Les propriétés attribuées à la pierre philosophale

Alchimiste
Alchimiste dans son laboratoire
Sur quelle base, sur quel fondement théorique reposait la doctrine de la transmutation des métaux ? Elle s’appuyait sur deux principes que l’on trouve invoqués à chaque instant dans les écrits des alchimistes : la théorie de la composition des métaux, et celle de leur génération.

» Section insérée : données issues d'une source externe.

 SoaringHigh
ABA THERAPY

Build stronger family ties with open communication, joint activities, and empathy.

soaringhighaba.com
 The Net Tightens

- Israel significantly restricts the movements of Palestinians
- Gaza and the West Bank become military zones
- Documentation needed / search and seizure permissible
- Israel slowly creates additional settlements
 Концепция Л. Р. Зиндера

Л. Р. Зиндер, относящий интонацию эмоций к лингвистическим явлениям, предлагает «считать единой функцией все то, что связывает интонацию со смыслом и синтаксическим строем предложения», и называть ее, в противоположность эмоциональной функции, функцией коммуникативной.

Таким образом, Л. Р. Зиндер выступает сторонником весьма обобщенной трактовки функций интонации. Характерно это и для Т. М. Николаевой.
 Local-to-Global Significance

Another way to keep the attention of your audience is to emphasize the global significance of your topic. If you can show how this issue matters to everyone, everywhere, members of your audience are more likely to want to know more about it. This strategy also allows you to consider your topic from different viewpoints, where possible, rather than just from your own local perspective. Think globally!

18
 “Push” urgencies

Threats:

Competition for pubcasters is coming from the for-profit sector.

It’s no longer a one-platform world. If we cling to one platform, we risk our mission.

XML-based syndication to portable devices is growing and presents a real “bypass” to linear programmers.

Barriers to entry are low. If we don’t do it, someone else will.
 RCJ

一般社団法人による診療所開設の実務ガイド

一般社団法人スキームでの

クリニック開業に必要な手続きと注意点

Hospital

Les alchimistes regardaient les métaux comme des corps composés; ils admettaient de plus que leur composition était uniforme. D’après eux, toutes les substances offrant le caractère métallique, étaient constituées par l’union de deux éléments communs, le soufre et le mercure ; la différence de propriétés que l’on remarque chez les divers métaux ne tenait qu’aux proportions variables de mercure et de soufre entrant dans leur composition. Ainsi l’or était formé de beaucoup de mercure très pur, uni à une petite quantité de soufre très pur aussi ; le cuivre, de proportions à peu près égales de ces deux éléments ; l’étain, de beaucoup de soufre, mal fixé, et d’un peu de mercure impur, etc.

Les alchimistes partent du principe fondamental que les métaux, et en général toutes les substances du monde inorganique, sont dotés d’une sorte de vie.

D'après les alchimistes, il existe une substance capable de réaliser la transformation des métaux : c’est la pierre, ou pondre philosophale, désignée aussi sous les noms de grand magistère, de grand élixir, de quintessence et de teinture. Mise en contact avec les métaux fondus, la pierre philosophale les change immédiatement en or. Si elle n’a pas acquis son plus haut degré de perfection, si elle n’est pas amenée à son dernier point de pureté, elle ne change pas les métaux vils en or, mais seulement en argent. Elle porte alors le nom de petite pierre philosophale, de petit magistère ou de petit élixir.

Ce n’est qu’au douzième siècle qu’il est clairement question pour la première fois de la pierre philosophale. Avant cette époque, la plupart des auteurs grecs et arabes, à l’exception de Geber, se contentent d’établir théoriquement le fait de la transmutation, sans indiquer l’existence d’un agent spécial qui puisse réaliser le phénomène.